Climate change, global warming and associated sea level rise are as topical as they are elusive. Skepticism and inertia are both lurking. In the multi-year Zeelandia project, a hypothetical sea level rise of 3 metres is used to investigate the future of the Netherlands, without knowing the (un)probability of this. It is a change with enormous impact and therefore relevant to be able to recognize a gradual change as a fundamental reversal.
How much the South Pole has to melt to make the world’s oceans rise by 3 meters. We thought to take a closer look. The answer is shocking. With an average ice pack of 2200 meters, a completely melted continent would cause a global average sea level rise of 58m! If ‘only’ 5% percent of Antarctica’s land ice were to melt, the North Sea would rise to the 3m+NAP used by the Zeelandia project
As urgency to accelerate research by design Zeelandia wants to make regional planning more accurate, holistic and idealistic. First determine the values and only then take the pencil. It results in a new man-made territory based on coalitions and resilience. Both the scale of the southwest delta and its nature make it fertile ground to overcome contradictions and make new deals
We foresee an increase in the scale of agriculture, a raising energy production, housing and recreational opportunities that grow. The promise of a spatial symbiosis all in combination with the incremental presence of water and natural (re)development of the delta.

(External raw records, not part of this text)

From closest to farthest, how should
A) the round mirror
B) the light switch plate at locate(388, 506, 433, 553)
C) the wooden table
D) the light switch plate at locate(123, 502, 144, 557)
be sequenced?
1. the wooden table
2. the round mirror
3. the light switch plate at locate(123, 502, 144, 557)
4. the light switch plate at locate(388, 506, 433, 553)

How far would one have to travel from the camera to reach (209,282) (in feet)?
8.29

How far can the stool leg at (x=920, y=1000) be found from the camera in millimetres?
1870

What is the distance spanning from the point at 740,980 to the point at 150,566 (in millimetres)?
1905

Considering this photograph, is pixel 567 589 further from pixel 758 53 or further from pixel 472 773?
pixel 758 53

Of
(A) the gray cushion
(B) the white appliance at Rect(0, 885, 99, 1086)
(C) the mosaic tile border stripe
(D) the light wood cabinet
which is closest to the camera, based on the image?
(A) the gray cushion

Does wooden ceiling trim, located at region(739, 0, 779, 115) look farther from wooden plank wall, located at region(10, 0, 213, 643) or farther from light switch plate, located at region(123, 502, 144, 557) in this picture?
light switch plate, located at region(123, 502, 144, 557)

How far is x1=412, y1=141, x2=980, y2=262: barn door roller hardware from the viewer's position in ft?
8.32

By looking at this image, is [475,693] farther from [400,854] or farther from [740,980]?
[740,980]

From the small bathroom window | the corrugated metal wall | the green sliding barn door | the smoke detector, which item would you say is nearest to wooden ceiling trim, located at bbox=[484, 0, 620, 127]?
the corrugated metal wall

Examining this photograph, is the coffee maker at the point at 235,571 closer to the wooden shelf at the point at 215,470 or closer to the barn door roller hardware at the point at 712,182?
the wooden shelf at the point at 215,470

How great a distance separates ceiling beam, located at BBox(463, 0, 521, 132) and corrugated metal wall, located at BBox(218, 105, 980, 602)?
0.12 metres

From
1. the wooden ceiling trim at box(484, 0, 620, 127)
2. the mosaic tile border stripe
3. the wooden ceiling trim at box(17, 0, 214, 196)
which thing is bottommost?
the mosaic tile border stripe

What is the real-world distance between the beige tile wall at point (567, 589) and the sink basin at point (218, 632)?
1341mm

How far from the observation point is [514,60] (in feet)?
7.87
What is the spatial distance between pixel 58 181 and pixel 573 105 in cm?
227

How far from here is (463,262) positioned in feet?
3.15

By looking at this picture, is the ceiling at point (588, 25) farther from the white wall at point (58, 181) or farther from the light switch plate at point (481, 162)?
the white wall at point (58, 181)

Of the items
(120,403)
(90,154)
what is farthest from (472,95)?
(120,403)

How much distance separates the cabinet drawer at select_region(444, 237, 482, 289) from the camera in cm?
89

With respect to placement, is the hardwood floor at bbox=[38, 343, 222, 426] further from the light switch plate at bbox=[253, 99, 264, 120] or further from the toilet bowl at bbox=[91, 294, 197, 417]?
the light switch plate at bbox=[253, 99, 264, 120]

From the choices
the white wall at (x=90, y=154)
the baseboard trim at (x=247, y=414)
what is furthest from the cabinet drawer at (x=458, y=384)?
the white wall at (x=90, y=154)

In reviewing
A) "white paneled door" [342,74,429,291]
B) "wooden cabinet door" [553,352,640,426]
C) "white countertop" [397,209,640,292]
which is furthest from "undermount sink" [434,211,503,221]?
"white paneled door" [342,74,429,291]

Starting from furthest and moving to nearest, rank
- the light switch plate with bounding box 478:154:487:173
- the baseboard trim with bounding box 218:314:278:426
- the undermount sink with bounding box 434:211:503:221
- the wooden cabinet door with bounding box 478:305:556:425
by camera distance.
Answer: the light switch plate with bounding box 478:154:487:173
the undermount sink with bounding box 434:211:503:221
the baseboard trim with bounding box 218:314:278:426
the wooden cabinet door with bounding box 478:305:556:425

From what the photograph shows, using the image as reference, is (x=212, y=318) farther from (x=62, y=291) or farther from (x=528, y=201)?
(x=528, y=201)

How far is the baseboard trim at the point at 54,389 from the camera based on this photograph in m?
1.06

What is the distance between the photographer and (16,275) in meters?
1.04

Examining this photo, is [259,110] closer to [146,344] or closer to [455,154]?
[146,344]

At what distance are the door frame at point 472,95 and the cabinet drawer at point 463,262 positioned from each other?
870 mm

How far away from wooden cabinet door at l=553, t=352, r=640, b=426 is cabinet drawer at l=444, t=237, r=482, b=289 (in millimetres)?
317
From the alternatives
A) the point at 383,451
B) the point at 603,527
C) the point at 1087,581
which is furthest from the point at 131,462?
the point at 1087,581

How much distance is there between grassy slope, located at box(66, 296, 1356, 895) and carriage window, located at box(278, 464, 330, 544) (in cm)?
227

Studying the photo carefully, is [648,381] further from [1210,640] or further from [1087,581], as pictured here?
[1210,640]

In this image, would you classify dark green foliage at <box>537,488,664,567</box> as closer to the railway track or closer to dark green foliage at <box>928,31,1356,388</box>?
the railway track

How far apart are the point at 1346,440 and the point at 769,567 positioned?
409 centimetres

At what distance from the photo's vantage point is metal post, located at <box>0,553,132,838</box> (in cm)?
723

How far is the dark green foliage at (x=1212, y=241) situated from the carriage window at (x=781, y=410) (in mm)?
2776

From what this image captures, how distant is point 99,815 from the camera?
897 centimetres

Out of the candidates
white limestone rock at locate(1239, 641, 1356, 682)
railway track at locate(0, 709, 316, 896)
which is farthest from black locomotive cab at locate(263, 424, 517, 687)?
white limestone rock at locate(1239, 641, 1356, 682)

Key is the decision to work less on a big plan (as in, again we know it better) but more on prioritizing spatial demands. Raising awareness based on knowledge and imagination, therefore we put man in the middle and question how he can live, survive in a changing climate and in a world on the run. An anthropocentric approach, how much contrarian it may sound trying to save the planet. Mankind at the center, not because he is the most relevant as a species, but because he is the most decisive.
In return, we get our certainties back, (water) safety first. And a fundamental, unbiased sense that the future of our territory and its potential is in our hands.
Zeelandia is the result of a collaboration between Studio Hartzema, FeddesOlthof and Witteveen+Bos in the context of Redesigning Deltas (RDD). A research by design project set up by TU Delft, Deltares, WUR and PBL. We see the Southwest Delta as a spatial laboratory. Here the country has a pride because made by human hands from the sea and reclaimed. Systematically, choices have been made in the past that have resulted in a landscape that shows itself to be more powerful and resilient every decade. The interplay of dikes, dams, windmills, vast fields and the ever-present threat of the raging sea form an impressive interplay. Our delta is a fantastic laboratory for this. It is where our planning tradition can reinvent itself, on the scale of the region and with stakeholders finding each other. The water forces us, the time is right.